**Work required**
For each line of the data below, copy it if it holds the word "vote".

**Dataset entries**
^^^^

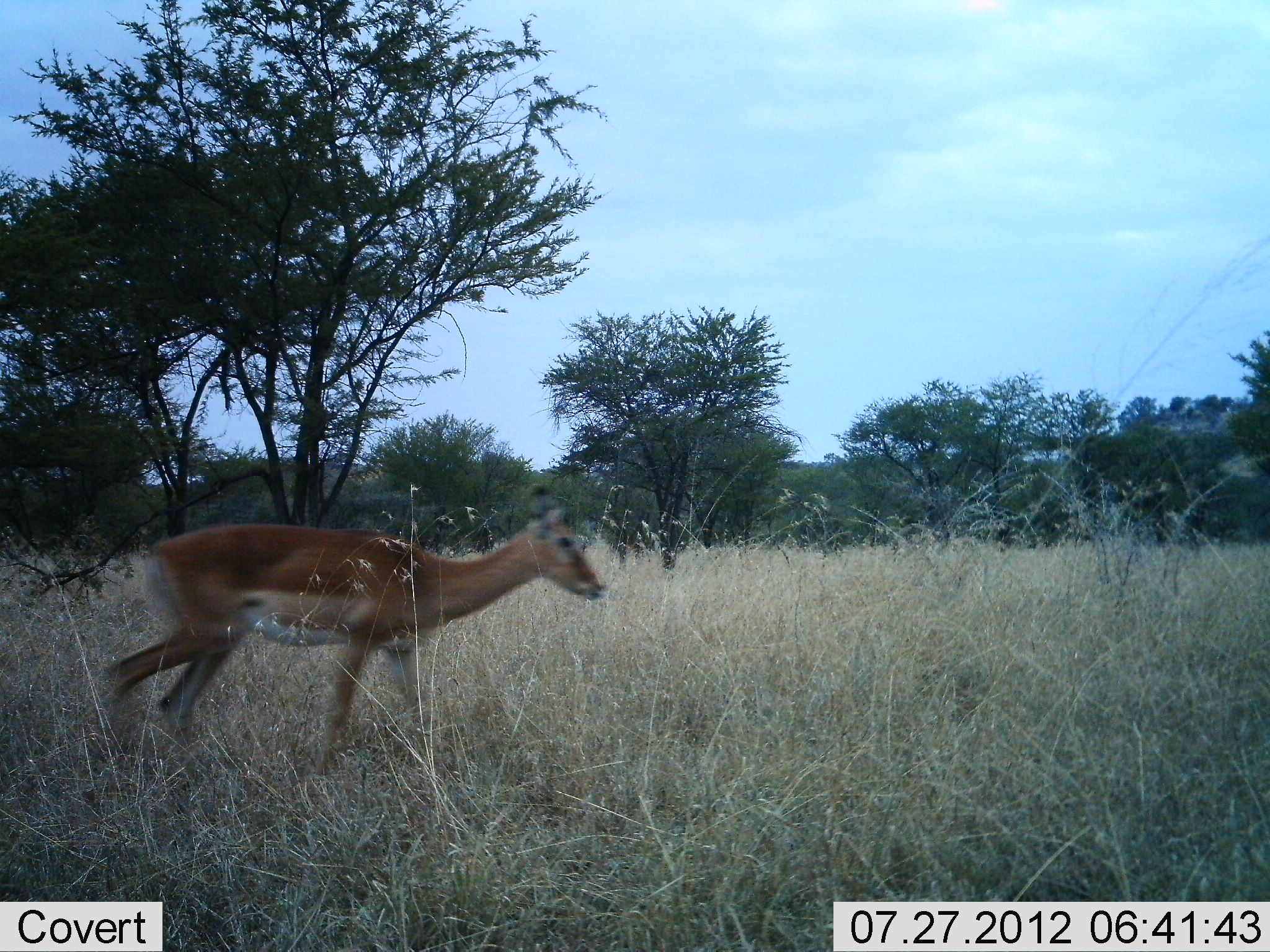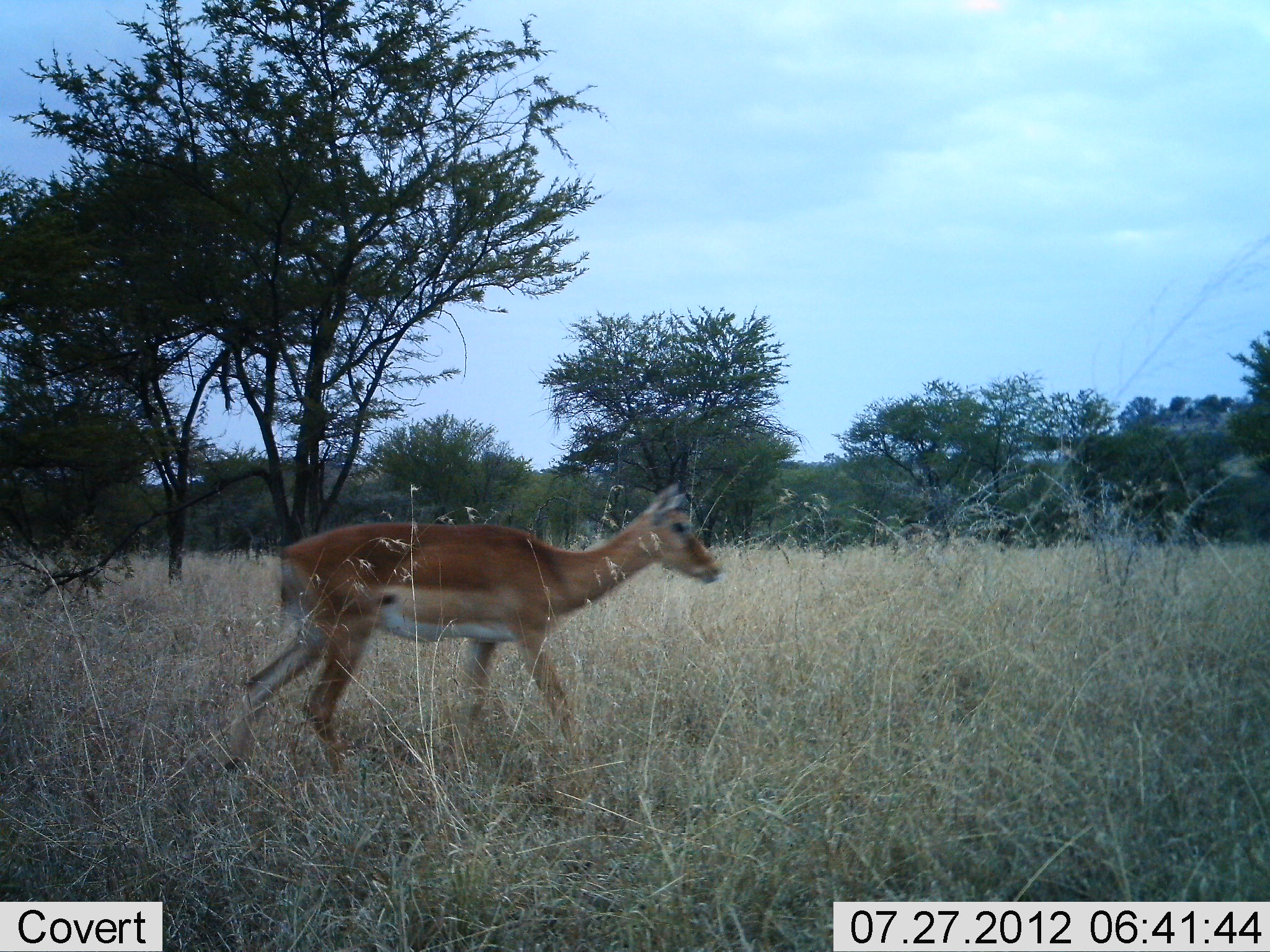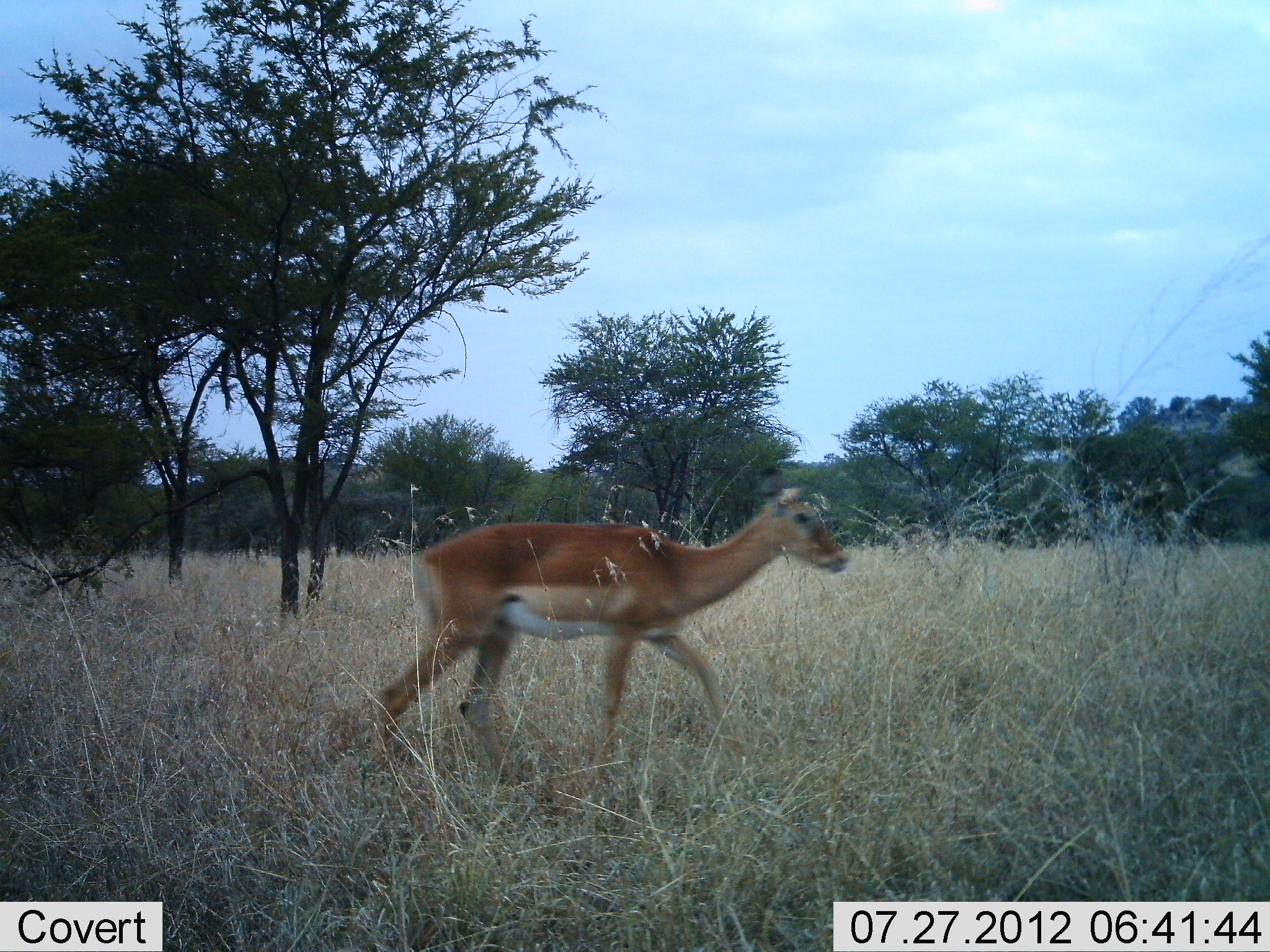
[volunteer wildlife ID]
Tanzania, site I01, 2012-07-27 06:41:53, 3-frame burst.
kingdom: Animalia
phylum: Chordata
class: Mammalia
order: Artiodactyla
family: Bovidae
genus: Aepyceros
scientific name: Aepyceros melampus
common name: impala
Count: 1.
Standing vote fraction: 0%.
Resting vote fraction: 0%.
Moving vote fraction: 100%.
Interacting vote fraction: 0%.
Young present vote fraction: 10%.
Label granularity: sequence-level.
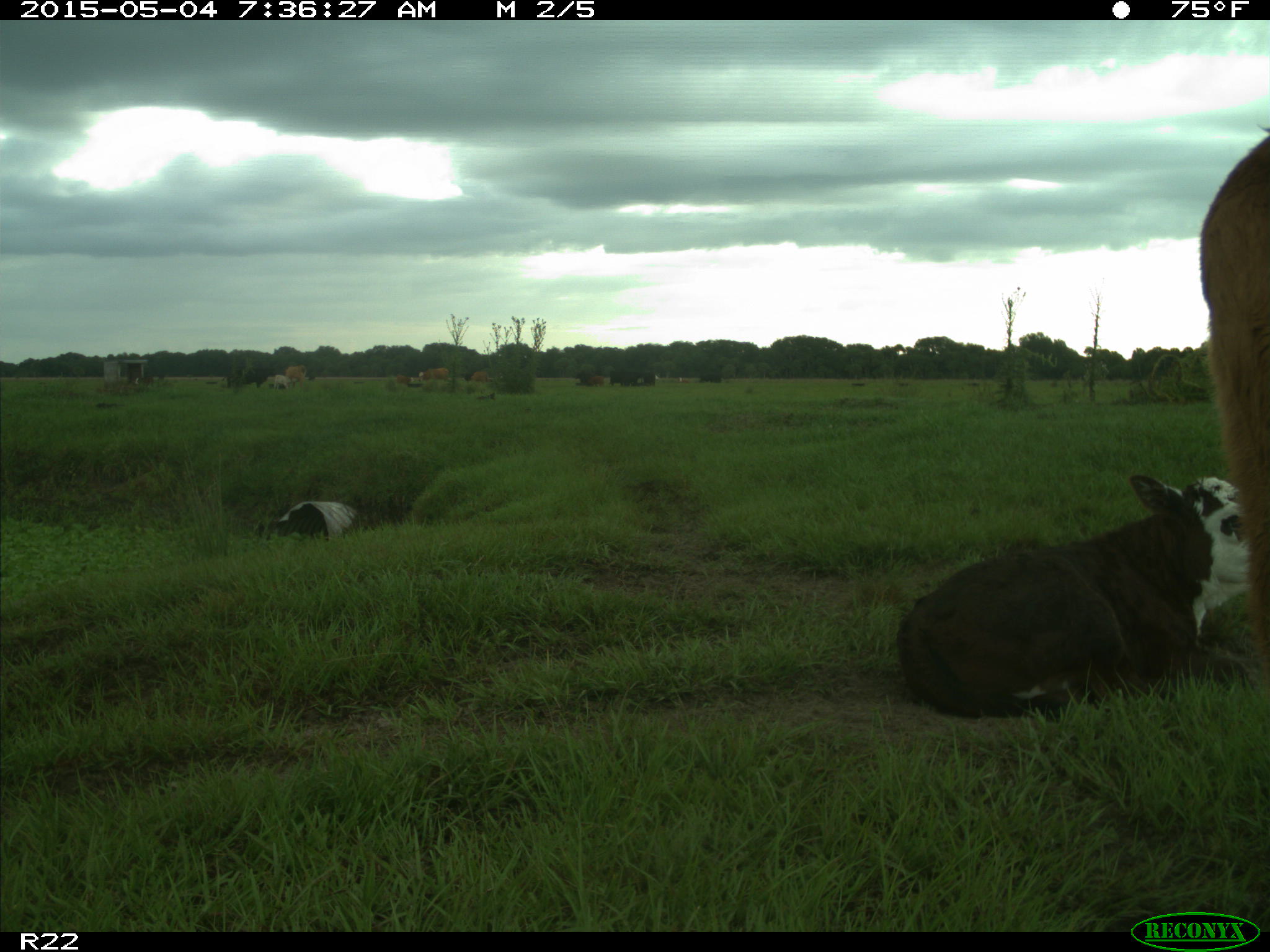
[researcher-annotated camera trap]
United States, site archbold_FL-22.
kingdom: Animalia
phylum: Chordata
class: Mammalia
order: Artiodactyla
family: Bovidae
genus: Bos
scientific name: Bos taurus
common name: domestic cow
Bos taurus (domestic cow).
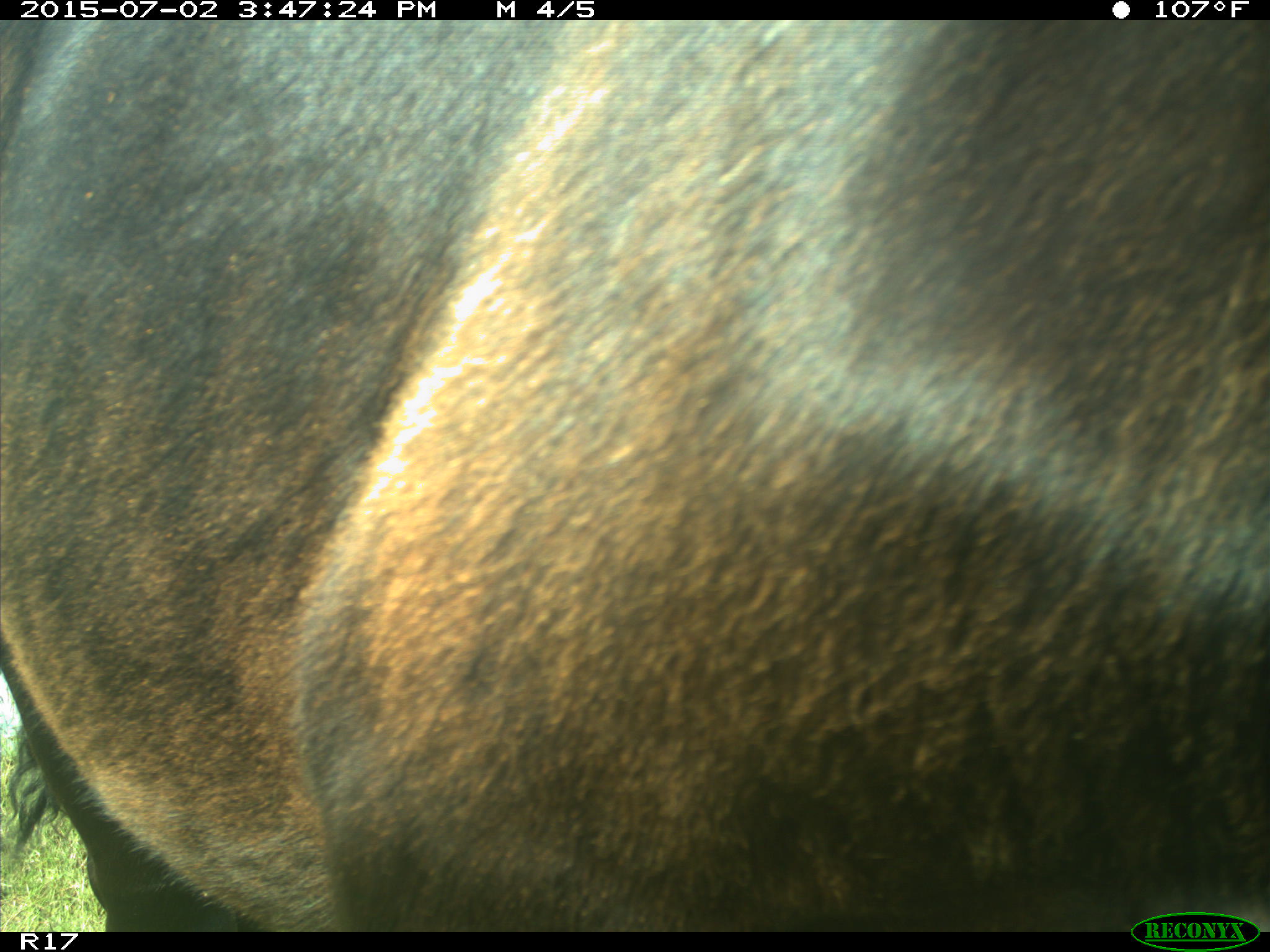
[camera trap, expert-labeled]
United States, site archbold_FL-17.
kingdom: Animalia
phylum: Chordata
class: Mammalia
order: Artiodactyla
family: Bovidae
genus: Bos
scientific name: Bos taurus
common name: domestic cow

^^^^

**Output for this task**
Standing vote fraction: 0%.
Resting vote fraction: 0%.
Moving vote fraction: 100%.
Interacting vote fraction: 0%.
Young present vote fraction: 10%.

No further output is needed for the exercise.